The following details are appropriate data for the Agent-Friendly Documentation Spec:

URL Limits

  • Maximum 20 URLs per request, enforced at the API layer before retrieval. Exceeding the limit returns 400 INVALID_ARGUMENT with zero tokens consumed. This isn’t truncation or silent dropping.

Retrieval Status

  • url_retrieval_status is the authoritative signal. Don’t rely on agent prose to determine success or failure - the interpreted and raw tracks diverged on characterization while the status enum was consistent.
  • Two distinct failure modes exist: API-layer rejection - 400, hard error, zero tokens, no metadata vs. retrieval-layer failure - request completes, URL_RETRIEVAL_STATUS_ERROR recorded in url_context_metadata, minimal tool tokens consumed.
  • PDF retrieval fails consistently for the W3C WCAG 2.1 URL across both tracks and all runs despite PDF being a documented supported type. Follow-up with a different PDF source required before drawing a general conclusion.
  • Google Docs return URL_RETRIEVAL_STATUS_ERROR at the retrieval layer consistently across both tracks.
  • YouTube returns URL_RETRIEVAL_STATUS_SUCCESS consistently across both tracks despite documented as unsupported as of March 2026 on gemini-2.5-flash.
  • JSON API endpoints are non-deterministic.
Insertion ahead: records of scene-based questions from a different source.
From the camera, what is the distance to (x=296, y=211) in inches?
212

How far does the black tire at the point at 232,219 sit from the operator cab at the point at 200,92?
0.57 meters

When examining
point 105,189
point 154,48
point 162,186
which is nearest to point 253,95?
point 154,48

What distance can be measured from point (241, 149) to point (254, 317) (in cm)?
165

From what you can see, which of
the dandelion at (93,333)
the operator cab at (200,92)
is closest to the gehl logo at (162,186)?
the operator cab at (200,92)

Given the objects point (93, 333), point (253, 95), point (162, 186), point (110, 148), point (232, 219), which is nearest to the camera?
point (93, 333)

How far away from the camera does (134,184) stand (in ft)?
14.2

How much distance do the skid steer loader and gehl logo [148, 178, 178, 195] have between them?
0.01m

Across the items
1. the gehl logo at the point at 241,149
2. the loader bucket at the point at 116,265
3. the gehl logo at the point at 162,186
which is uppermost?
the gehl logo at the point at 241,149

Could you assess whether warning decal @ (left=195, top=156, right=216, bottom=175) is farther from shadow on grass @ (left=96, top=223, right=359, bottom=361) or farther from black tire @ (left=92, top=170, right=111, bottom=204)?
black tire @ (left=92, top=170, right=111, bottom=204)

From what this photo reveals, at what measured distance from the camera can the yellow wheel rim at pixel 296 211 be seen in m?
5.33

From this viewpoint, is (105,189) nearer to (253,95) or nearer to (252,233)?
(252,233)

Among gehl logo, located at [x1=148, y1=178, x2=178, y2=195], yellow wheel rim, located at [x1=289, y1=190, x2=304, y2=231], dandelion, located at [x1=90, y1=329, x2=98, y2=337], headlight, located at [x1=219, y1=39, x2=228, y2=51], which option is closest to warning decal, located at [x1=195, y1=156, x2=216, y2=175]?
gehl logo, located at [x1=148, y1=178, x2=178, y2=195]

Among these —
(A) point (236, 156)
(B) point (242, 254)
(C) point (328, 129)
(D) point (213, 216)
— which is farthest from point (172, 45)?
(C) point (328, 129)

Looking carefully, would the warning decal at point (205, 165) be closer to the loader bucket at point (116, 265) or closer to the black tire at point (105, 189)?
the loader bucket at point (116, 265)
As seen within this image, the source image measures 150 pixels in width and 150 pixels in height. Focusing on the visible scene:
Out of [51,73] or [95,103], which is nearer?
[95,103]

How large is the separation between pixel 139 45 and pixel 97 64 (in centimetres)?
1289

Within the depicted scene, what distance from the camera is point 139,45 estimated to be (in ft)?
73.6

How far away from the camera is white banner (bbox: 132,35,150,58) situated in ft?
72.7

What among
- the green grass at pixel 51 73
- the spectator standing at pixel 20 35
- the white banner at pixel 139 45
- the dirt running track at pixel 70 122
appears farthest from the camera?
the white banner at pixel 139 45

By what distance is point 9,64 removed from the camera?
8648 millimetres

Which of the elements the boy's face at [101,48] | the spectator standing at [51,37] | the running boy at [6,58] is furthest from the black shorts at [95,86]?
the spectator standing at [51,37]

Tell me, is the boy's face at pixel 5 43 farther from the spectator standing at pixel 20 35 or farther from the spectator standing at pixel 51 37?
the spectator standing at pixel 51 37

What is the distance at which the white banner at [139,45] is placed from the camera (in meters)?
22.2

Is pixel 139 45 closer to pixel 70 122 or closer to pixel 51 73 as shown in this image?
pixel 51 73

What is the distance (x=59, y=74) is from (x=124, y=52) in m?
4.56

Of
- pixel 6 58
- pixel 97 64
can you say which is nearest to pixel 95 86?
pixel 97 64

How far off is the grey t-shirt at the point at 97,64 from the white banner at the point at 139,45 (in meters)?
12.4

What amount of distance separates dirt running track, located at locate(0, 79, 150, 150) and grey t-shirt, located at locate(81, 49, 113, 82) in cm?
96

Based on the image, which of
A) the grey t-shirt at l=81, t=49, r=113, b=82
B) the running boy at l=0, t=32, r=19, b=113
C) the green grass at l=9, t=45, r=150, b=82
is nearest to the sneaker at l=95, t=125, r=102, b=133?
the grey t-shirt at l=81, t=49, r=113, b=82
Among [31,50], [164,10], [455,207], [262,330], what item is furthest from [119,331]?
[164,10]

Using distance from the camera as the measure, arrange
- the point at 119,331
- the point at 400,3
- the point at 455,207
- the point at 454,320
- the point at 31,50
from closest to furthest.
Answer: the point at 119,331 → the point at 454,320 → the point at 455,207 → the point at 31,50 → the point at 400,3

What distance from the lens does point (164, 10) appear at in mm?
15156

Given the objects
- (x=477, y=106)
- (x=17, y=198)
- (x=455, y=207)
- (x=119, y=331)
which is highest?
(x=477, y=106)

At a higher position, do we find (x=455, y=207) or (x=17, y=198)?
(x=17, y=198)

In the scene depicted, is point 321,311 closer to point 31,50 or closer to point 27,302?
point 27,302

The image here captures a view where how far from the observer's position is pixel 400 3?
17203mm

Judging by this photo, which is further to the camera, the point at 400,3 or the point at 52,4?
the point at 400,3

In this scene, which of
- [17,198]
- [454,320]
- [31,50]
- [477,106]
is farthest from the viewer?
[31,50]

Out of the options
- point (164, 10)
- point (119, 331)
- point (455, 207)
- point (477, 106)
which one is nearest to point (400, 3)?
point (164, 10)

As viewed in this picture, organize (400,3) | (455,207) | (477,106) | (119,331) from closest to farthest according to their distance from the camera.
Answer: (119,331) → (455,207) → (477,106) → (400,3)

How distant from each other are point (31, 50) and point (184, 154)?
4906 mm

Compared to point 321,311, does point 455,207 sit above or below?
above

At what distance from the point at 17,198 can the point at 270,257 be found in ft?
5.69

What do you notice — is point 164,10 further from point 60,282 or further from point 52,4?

The GitHub API endpoint succeeded in raw runs 1-2, failed in run 4-5. Don’t treat JSON support as reliable without testing the specific endpoint.

Token Accounting

  • tool_use_prompt_token_count is the only reproducible proxy for retrieved content size. Gemini’s interpreted character count estimates varied up to 60% across runs on the same URL; raw token counts varied <1%.
  • Tool tokens dominate cost at scale: ~86% of total at 1 URL, ~98.6% at 5 URLs, ~98.9% at 20 URLs.
  • url_context_metadata entry order doesn’t reflect input order and varies between runs. Match by retrieved_url string, not array index.

Rate Limits - Free Tier,gemini-2.5-flash

  • 5 requests per minute, GenerateRequestsPerMinutePerProjectPerModel-FreeTier
  • 20 requests per day, GenerateRequestsPerDayPerProjectPerModel-FreeTier
  • The 8-test suite requires a minimum of 8 requests per run with no headroom for retries. A paid tier required to complete both tracks reliably in a single day.